» **Исходный текст**
Между тем Авдотье дома жилось тяжело. Сценического дарования – следовательно, мало-мальски интересного будущего – у нее не было. Разве что имелся шанс приглянуться императору и заслужить, по обычаю, приличное приданое. Неизвестно, насколько такая перспектива ужасала молодую особу, но Панаев презирал бы себя как предателя, если бы не попытался ее спасти.
(Все это – и многое из дальнейшего – описано в романе, всем известном, – «Что делать» Чернышевского, – но литературная так называемая наука замела следы. Я первый настолько нагл…)
А у Панаева был еще какой-то дедушка, не то дядюшка – страшный богач и, очевидно, самых честных правил. В конце 1838 года он скончался – и Панаеву досталось по наследству имение в Казанской губернии: большая деревня и лес. Таким образом, Иван Иванович вдруг превратился в самостоятельного хозяйствующего субъекта – стал помещиком. Не теряя ни минуты, он похитил Авдотью Яковлевну, потихоньку с нею обвенчался и увез в Москву. Где первым делом отыскал Белинского, чтобы уговорить его перебраться в Северную столицу и писать для «Отечественных записок». Добившись согласия, съездил в Казанскую губернию, на скорую руку облегчил положение доставшихся ему крестьян (отменил, само собой, барщину и убавил оброк). Оттуда опять в Москву, перезнакомился и за две недели подружился навеки со всеми передовыми людьми (благо их считалось немного: Грановский, Герцен, Огарев, Кетчер), после чего с молодою женою и с Белинским возвратился домой, в Петербург.
Мать его простила, и вообще жизнь пошла весело и с пользой для литературы.

» **Что нужно сделать**
1. Ответьте на вопросы по тексту о Панаеве:
(а) В конце какого года скончался богатый родственник Панаева?
(б) В какой губернии находилось доставшееся Панаеву имение?
(в) Кого Панаев уговорил перебраться в Петербург и писать для «Отечественных записок»?
2. Продолжите текст о Панаеве, начиная сразу после его последнего предложения.
Записи ниже к тексту о Панаеве отношения не имеют.

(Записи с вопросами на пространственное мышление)

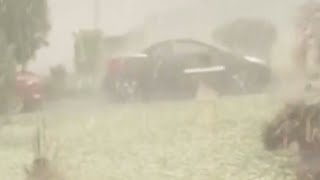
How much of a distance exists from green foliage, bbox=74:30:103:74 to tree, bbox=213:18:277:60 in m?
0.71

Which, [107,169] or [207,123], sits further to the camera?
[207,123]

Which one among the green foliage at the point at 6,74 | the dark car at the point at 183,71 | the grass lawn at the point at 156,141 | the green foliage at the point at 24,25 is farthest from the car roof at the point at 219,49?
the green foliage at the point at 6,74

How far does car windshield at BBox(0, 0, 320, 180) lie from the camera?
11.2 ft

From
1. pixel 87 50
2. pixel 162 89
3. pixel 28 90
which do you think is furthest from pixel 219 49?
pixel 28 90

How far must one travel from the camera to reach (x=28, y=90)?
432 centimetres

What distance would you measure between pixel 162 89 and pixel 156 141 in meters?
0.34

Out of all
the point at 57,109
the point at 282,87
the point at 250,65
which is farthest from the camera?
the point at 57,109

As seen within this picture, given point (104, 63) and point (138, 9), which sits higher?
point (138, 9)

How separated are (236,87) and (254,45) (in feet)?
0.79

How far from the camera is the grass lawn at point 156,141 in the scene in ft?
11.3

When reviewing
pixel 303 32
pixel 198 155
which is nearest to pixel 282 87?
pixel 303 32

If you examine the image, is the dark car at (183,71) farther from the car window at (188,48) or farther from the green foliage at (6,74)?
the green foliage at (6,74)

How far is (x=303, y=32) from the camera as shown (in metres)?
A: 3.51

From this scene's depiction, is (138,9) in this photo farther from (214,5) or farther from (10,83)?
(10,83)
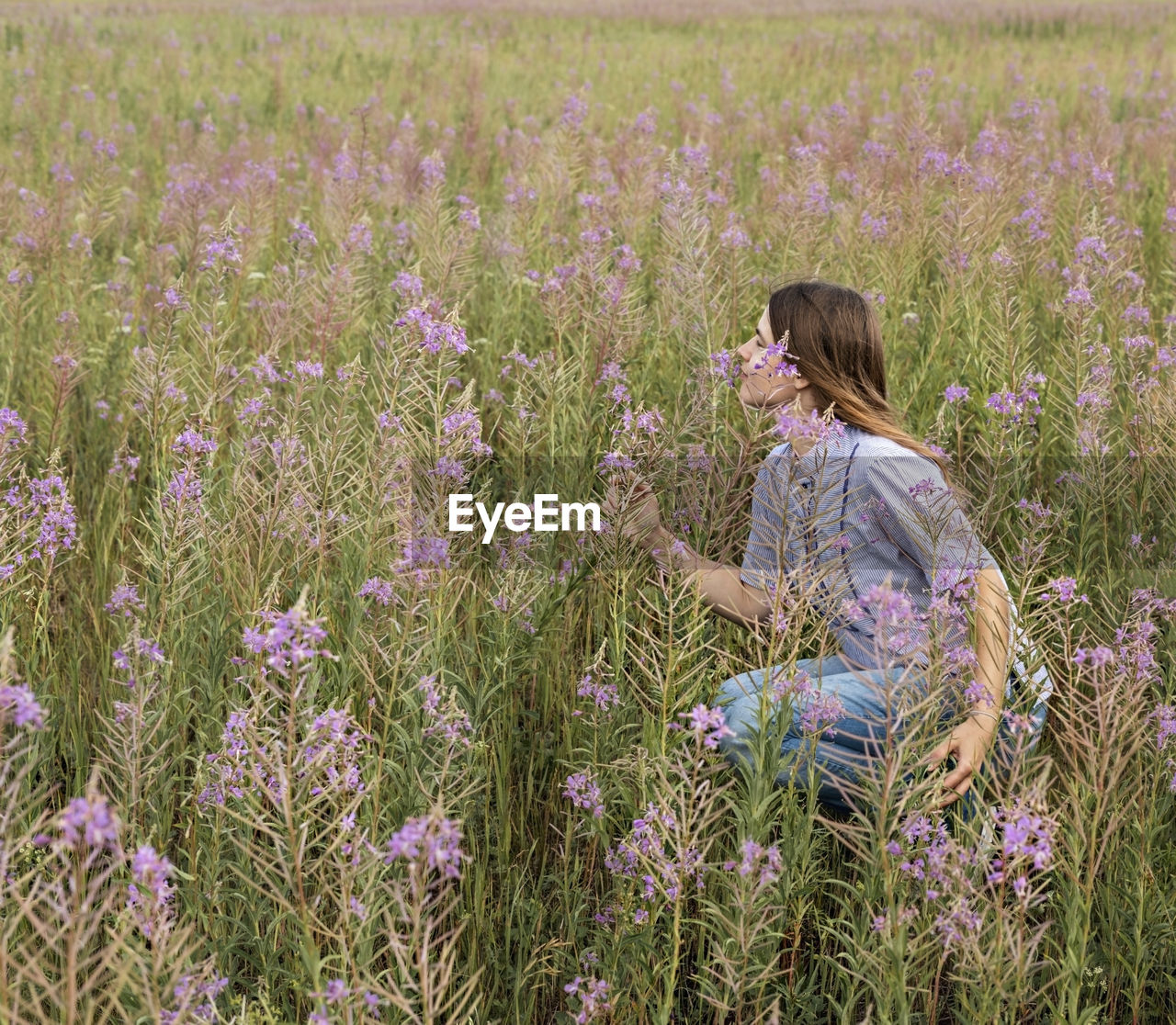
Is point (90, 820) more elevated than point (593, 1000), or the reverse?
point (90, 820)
...
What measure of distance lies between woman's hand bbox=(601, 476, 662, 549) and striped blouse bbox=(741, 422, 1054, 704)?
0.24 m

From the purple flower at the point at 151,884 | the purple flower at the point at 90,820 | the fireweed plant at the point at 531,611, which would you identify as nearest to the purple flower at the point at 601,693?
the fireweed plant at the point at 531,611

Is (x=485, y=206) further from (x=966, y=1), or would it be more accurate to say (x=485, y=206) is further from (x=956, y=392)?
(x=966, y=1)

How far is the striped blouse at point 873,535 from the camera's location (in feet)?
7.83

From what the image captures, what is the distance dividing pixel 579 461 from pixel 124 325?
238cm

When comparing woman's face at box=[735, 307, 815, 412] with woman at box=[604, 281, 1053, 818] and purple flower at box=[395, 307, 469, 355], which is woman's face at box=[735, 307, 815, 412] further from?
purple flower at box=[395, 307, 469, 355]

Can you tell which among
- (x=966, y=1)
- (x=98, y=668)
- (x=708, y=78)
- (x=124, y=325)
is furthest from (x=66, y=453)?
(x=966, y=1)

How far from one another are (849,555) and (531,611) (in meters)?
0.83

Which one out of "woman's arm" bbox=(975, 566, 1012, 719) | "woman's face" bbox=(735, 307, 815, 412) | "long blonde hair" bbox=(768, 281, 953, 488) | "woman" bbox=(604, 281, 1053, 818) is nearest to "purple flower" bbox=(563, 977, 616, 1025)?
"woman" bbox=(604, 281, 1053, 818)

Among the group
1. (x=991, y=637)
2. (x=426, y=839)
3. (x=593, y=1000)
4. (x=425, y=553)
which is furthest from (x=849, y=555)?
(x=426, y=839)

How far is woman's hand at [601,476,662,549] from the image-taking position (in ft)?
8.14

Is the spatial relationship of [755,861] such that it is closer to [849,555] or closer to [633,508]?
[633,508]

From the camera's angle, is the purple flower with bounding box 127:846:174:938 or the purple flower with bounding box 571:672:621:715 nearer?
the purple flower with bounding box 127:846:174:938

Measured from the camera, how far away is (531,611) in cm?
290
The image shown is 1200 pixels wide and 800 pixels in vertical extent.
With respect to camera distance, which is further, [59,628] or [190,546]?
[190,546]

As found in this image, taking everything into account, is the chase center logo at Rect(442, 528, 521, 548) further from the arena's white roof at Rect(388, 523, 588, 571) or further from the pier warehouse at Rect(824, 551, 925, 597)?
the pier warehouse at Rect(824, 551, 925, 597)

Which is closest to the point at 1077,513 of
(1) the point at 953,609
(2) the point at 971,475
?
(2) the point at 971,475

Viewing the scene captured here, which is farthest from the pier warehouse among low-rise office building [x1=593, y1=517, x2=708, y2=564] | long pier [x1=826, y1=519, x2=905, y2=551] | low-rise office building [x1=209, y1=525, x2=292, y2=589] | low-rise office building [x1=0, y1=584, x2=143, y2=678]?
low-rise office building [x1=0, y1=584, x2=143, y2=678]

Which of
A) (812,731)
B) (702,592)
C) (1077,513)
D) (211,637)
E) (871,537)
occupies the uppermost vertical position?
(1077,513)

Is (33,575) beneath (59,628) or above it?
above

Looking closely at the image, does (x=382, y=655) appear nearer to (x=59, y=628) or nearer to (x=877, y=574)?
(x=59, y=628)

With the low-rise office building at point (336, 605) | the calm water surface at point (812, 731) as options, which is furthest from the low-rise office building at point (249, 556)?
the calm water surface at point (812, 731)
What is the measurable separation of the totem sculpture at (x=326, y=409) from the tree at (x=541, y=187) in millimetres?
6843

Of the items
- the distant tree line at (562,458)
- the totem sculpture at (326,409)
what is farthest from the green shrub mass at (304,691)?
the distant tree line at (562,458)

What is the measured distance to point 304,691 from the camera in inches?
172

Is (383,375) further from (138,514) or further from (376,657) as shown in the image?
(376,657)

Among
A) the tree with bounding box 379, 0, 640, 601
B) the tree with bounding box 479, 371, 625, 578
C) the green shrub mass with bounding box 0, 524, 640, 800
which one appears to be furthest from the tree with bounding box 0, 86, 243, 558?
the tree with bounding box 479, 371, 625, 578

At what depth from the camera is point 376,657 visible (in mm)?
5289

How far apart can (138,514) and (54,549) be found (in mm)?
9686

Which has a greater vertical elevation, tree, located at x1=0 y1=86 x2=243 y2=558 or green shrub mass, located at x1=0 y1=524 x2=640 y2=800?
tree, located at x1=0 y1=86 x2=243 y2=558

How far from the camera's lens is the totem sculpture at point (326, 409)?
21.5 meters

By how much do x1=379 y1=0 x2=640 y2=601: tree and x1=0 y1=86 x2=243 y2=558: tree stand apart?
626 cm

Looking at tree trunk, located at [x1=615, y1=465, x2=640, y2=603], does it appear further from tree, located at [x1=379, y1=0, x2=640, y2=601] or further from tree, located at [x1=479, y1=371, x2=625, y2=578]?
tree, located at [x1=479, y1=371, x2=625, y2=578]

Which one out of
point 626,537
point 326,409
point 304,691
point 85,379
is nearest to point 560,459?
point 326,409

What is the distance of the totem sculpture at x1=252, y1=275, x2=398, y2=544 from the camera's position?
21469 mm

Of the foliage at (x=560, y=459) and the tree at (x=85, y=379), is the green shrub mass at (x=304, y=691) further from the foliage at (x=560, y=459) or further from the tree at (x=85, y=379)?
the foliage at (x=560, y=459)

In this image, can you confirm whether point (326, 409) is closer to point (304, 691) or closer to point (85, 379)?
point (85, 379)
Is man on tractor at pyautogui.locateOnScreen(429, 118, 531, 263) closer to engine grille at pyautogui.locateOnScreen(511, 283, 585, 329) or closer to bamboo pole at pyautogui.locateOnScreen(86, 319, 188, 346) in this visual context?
==
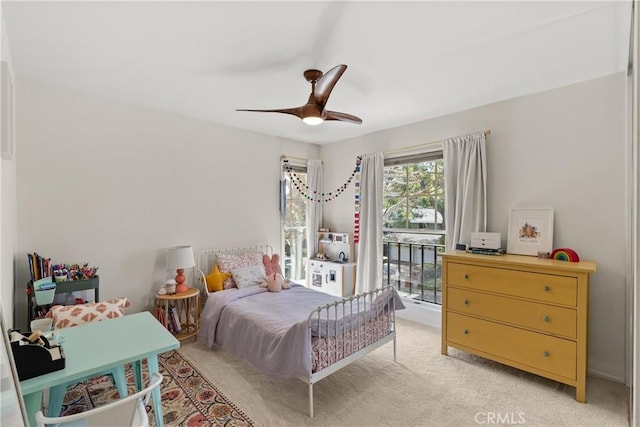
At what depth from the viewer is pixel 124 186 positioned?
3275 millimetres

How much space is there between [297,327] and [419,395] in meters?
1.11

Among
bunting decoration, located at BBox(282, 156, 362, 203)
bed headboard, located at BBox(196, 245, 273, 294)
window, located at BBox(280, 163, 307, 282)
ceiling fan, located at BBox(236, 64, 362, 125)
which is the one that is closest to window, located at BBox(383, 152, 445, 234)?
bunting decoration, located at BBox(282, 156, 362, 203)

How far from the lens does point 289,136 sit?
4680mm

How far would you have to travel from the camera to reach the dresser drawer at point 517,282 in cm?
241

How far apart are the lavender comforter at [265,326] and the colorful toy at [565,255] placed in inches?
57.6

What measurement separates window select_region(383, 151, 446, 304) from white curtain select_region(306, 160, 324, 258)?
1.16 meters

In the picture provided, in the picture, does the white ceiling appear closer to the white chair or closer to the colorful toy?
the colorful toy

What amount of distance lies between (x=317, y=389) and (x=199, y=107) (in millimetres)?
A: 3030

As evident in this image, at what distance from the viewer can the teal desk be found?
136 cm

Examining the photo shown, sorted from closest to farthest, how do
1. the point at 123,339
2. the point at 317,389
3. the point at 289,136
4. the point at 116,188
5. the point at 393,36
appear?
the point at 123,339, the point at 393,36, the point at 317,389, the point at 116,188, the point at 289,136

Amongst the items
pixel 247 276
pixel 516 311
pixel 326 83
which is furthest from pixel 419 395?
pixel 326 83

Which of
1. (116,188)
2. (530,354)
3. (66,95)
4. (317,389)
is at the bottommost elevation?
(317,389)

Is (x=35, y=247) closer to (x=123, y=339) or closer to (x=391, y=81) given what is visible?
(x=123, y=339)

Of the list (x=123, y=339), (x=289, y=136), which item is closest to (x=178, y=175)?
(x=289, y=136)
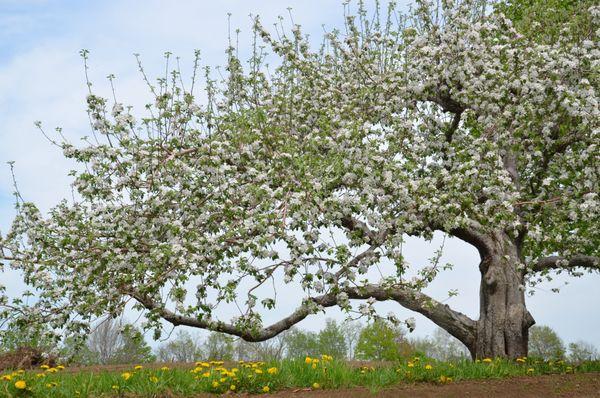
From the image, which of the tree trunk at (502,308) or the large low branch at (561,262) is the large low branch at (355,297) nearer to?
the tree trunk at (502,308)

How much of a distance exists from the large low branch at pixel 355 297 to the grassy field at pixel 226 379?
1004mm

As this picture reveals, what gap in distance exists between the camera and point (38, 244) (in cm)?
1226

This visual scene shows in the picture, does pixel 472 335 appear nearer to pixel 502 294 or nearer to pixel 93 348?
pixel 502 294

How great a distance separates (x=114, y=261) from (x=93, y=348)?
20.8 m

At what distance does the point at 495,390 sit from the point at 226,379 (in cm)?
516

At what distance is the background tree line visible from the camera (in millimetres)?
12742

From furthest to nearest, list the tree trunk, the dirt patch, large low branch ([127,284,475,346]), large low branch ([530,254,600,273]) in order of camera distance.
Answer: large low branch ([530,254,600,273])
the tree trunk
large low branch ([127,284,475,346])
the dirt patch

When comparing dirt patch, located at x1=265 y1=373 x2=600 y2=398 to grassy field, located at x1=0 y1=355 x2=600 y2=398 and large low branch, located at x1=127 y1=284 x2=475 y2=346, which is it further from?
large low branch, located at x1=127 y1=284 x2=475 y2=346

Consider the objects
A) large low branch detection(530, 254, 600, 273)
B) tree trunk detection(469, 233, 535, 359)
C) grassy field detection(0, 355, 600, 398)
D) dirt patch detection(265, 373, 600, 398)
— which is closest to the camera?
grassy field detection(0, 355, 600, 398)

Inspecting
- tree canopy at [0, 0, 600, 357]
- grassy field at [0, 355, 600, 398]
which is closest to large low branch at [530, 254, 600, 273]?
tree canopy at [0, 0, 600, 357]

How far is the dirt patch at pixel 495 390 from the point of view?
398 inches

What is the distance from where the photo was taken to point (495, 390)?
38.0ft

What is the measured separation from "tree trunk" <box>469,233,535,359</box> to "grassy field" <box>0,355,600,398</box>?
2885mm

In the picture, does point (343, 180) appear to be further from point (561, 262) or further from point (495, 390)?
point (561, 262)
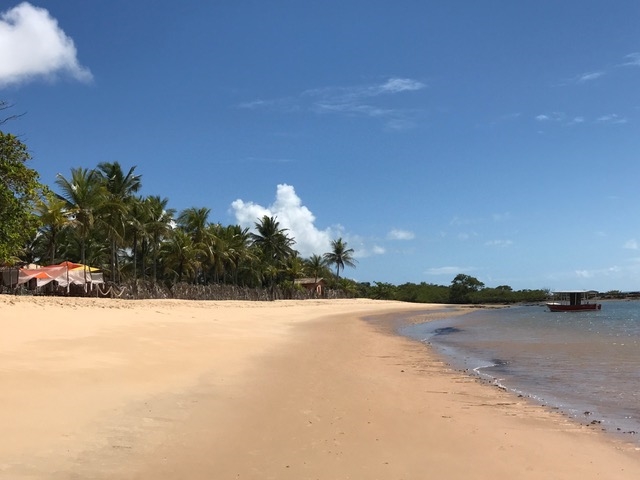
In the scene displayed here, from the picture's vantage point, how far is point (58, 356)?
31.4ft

» **Результаты**
1.
(а) В конце 1838 года.
(б) В Казанской губернии.
(в) Белинского.

2.
Он играл с Белинским в карты по маленькой, а также переводил для него и для Eudoxie французские романы и научные труды по истории, по философии: не для печати, а единственно чтобы расширить их кругозор и свой заодно. Всю неделю переводил, а по субботам читал вслух. На эти чтения допускались избранные приятели, понемногу образовался подобный московскому круг передовых людей (Тургенев, Анненков, Григорович, Некрасов). И Белинский произносил потрясающие монологи, писал потрясающие статьи, а сам Панаев писал очень даже недурные повести и фельетоны, и все вокруг только и говорили, что об «Отечественных записках». А Eudoxie разливала чай.
Кроме того, она родила девочку. Но девочка очень скоро умерла.
Чтобы развеяться, Панаевы предприняли путешествие за границу.
В Париже Иван Иванович познакомился с отличным, тоже передовым, человеком по имени Григорий Михайлович Толстой. Который поделился с ним своей мечтой: всю жизнь и все силы, главное – все свое достояние (сотни крестьянских душ и тысячи десятин земли) отдать на борьбу за освобождение человечества. Он уже сделал соответствующее предложение одному немецкому публицисту – доктору Карлу Марксу, – тот отнесся благосклонно, однако сказал, что должен подумать. А Григорию Михайловичу не терпелось, и он советовался с Панаевым – как быть.
По возвращении в Петербург этот парижский разговор припомнился как нельзя кстати. Белинский был плох. Болел и бедствовал. Его угораздило жениться, и шести тысяч, которые платил ему в год Краевский, не хватало катастрофически. Дружественные литераторы как раз уговорились было собрать альманах (составился уже пухлый том под условным названием «Левиафан») – от кого повесть, от кого статья, и никакого никому гонорара, весь барыш – великому критику. Но теперь возникла идея получше. Имея оборотный капитал, можно было завести новый журнал. В котором Белинский писал бы что хочет, печатал кого хочет (ясно, что гениальных друзей), получал бы денег сколько хочет.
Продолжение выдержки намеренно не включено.